Der Hansische Geschichtsverein. Wilhelm Mantels
Am 24. Mai 1870 veranstaltete die Stadt Stralsund eine einfach bürgerliche Gedächtnisfeier des vor 500 Jahren in ihren Mauern geschlossenen denkwürdigen Friedens, der den Sieg der Hansestädte über König Waldemar IV. von Dänemark bestätigte und ein Ausgangspunkt für die unbestrittene Herrschaft der Hanse in den nordischen Meeren ward. Auf die Einladung der rügisch-pommerschen Abteilung der Gesellschaft für pommersche Geschichte hatten sich zu dem städtischen Feste auch Vertreter der Geschichtsvereine der noch bestehenden drei Hansestädte Lübeck, Hamburg und Bremen eingefunden. Gemeinsam veröffentlichten die vier Vereine ein Preisausschreiben für die beste historische Bearbeitung der großen dänischen Kriege, welche zum Stralsunder Frieden führten. Aber man beließ es nicht bei dieser lockeren Verbindung, vielmehr beschloss man, einen dauernden Verein zu gründen, der die Bestimmung in sich trage, die vereinzelten Quellen hansischer Lokalforschung in ein gemeinsames Bett zu leiten und so diese nicht nur zu verbreitern und zu vertiefen, sondern ihr auch ein würdiges Ziel vor Augen zu stellen, den steten Anschluss an die allgemeine deutsche Geschichtswissenschaft: Lübeck, das alte Haupt der Hanse, ward für das nächste Jahr zu einer konstituierenden Versammlung bestimmt und der dortige Geschichtsverein mit den vorbereitenden Maßnahmen beauftragt.

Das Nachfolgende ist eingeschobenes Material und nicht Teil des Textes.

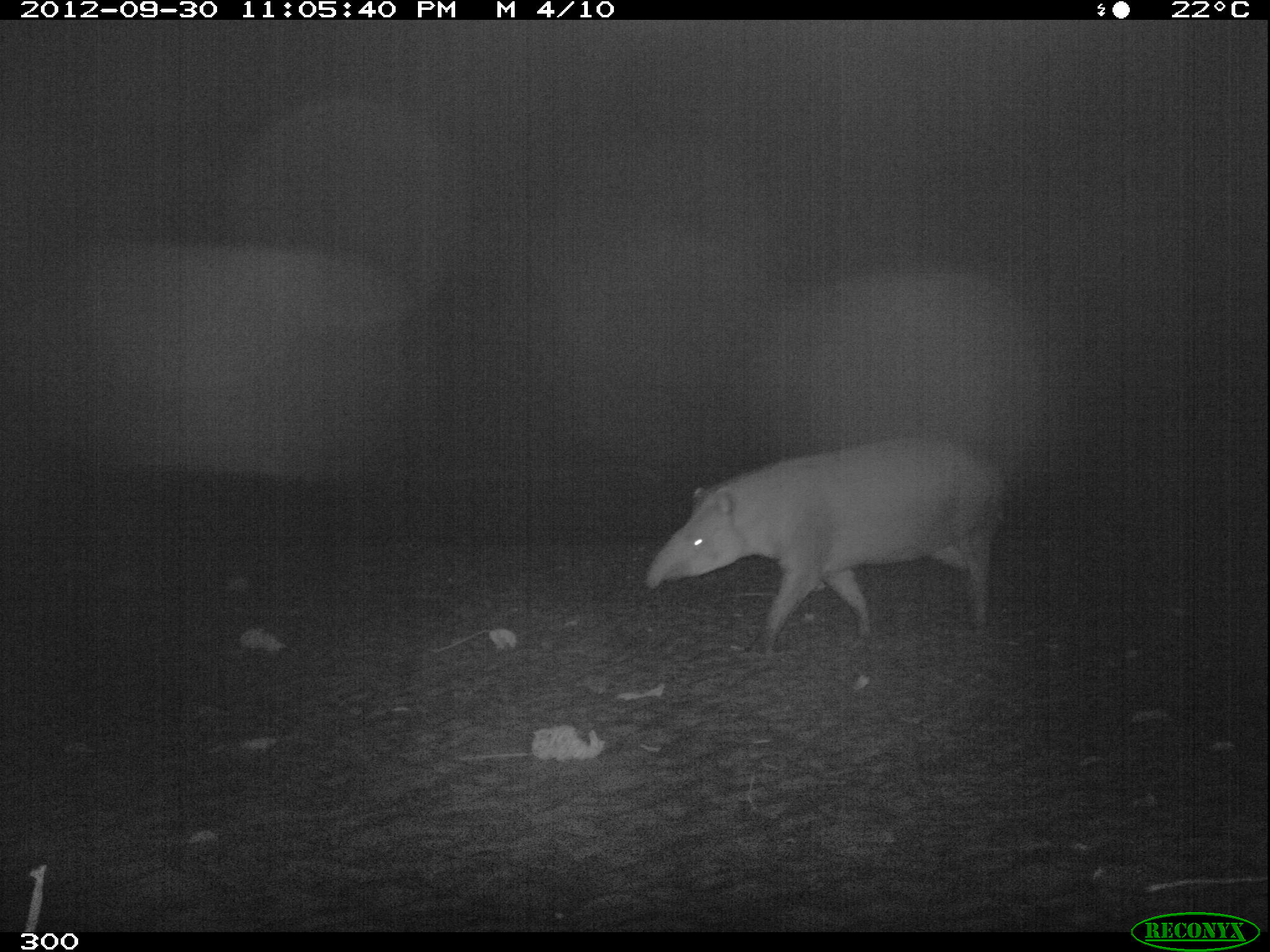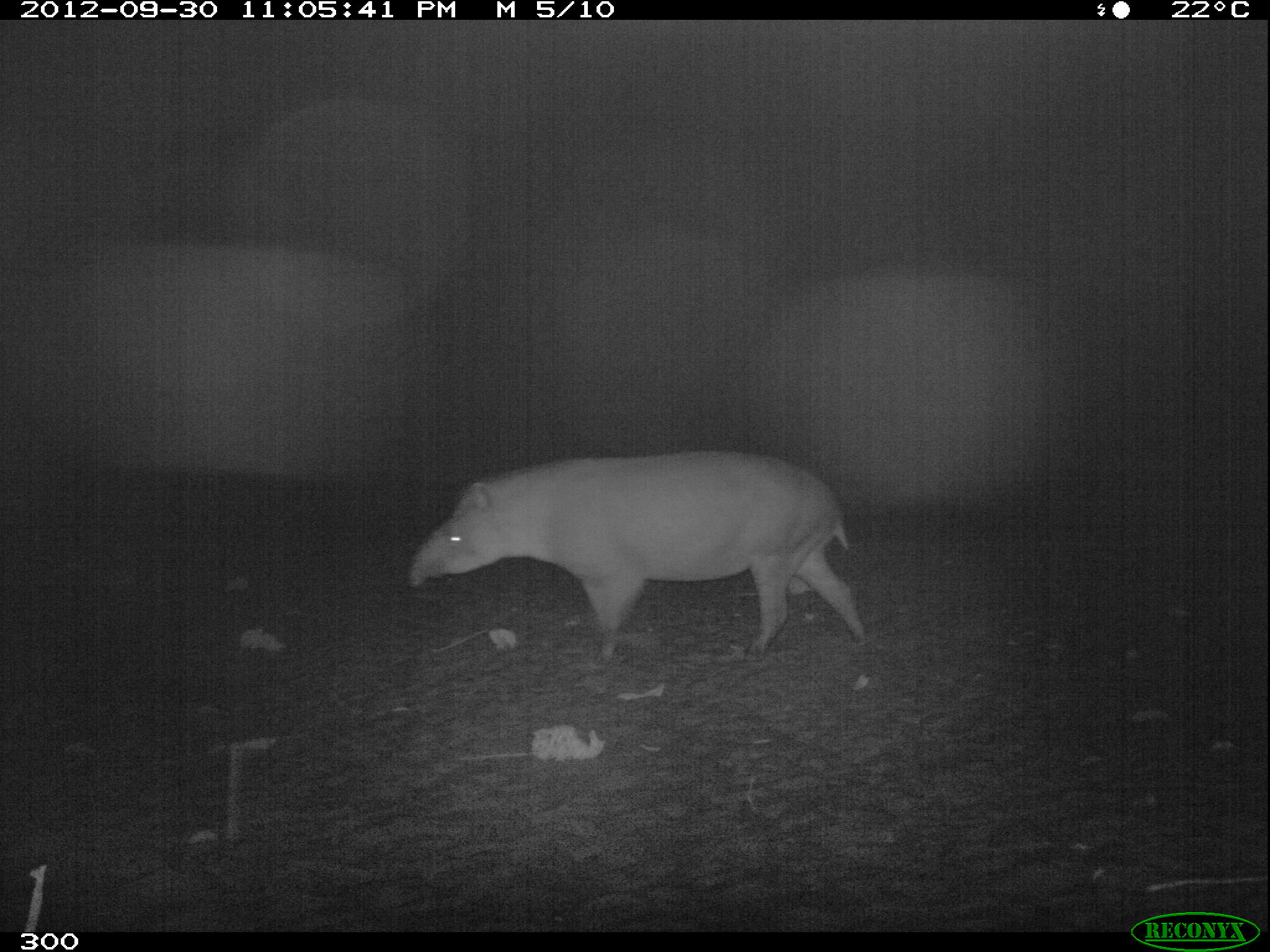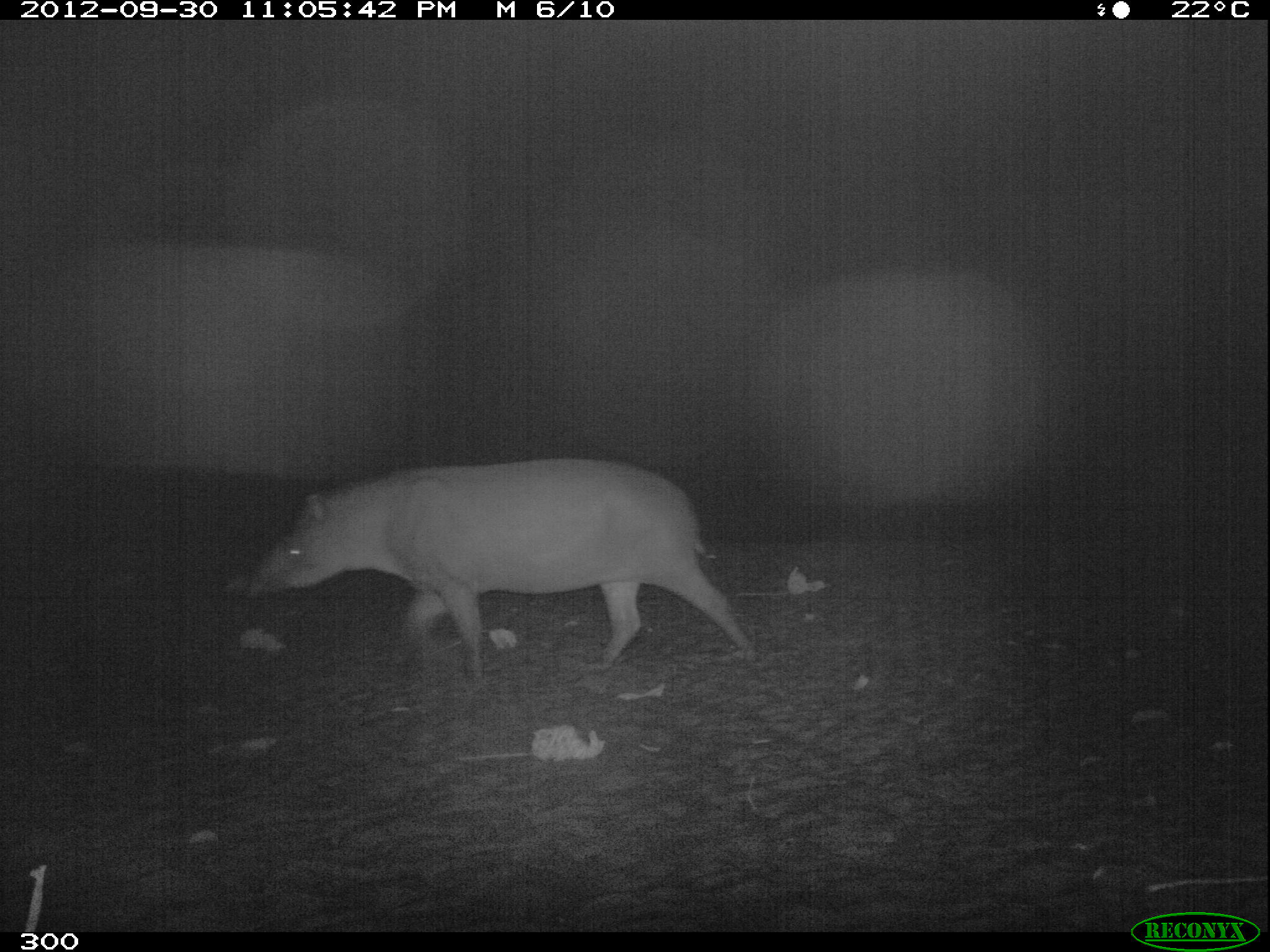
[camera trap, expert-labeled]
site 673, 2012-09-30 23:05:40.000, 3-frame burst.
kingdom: Animalia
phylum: Chordata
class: Mammalia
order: Perissodactyla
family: Tapiridae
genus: Tapirus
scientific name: Tapirus terrestris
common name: south american tapir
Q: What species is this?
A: Tapirus terrestris (south american tapir).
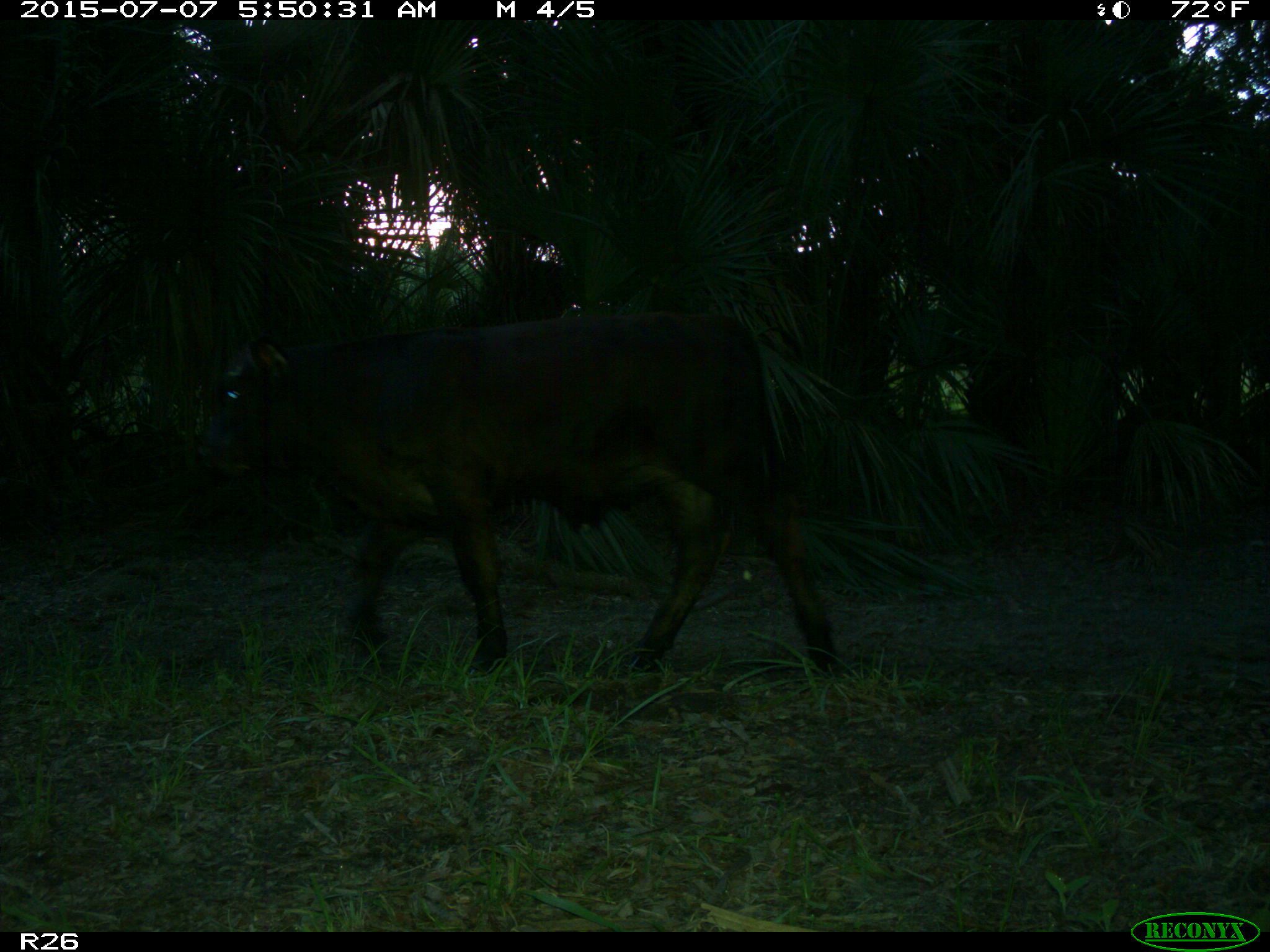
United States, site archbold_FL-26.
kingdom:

Die Versammlung ward in der Pfingstwoche des verflossenen Jahres unter dem Eindruck der so eben durch-lebten Reichsumgestaltung Deutschlands abgehalten. Wenn sich in Folge davon die Zahl der Teilnehmer, wie natürlich, geringer erwies, so war dagegen der Einfluss auf die einheitliche Gesinnung der Versammelten um so ersichtlicher. Nicht partikularistische Bestrebungen, nicht einseitiges Wiederaufwecken selbstischer hansischer Gelüste wollte man ja auch anbahnen, sondern die reichen Schätze städtischer Geschichte, die fruchtbringenden Erfahrungen der Entstehung und Fortentwickelung kommunaler Selbständigkeit für die Benutzung der Gegenwart und einer vielverheißenden Zukunft Deutschlands ausbeuten. Dass diese Stimmung auch in verwandten Kreisen einen ähnlichen Ausdruck fände, durfte die Versammlung aus den eingelaufenen Beitrittserklärungen befreundeter Geschichtskenner und den beifälligen Zuschriften einzelner Ver-eine entnehmen. Von den Ostseeprovinzen aus, speziell von der gelehrten esthnischen Gesellschaft zu Reval, ward die Stiftung eines hansischen Geschichtsvereins als fördersamstes Mittel wissenschaftlicher Belebung der alten Beziehungen dieser deutsch-redenden Länder zum Reiche begrüßt. Der Harzverein, welcher seit einigen Jahren die historischen Arbeiten eines von Natur zusammengehörigen Gebiets mit Erfolg konzentriert hat, erklärte mit Freuden seinen Anschluss an eine Einigung, die in noch größerem Umfange die Ansammlung und Verwertung des Geschichtsmaterials norddeutscher Städte sich zum Ziel gesteckt hat. Wenn endlich die Vereine für die Geschichte der Städte Berlin und Potsdam die einzigen waren, welche ihre Deputierten zur Lübecker Versammlung abordneten, so konnte man darin nicht nur eine Erinnerung an die einstige Zugehörigkeit der Mark zur Hanse erblicken, sondern auch eine Anerkennung der Bedeutsamkeit mittelalterlicher Stadtgeschichte sogar für das am reichsten entwickelte städtische Gemeinwesen der Jetztzeit. Und gewiss hatte die Versammlung Recht, es als ein gutes Wahrzeichen zu bewillkommnen, dass der Vorsitzende der gedachten Vereine ihr einen persönlichen Gruß Sr. Majestät des Deutschen Kaisers entgegenbrachte zugleich mit einem wertvollen Anfang für eine hansische Vereinsbibliothek.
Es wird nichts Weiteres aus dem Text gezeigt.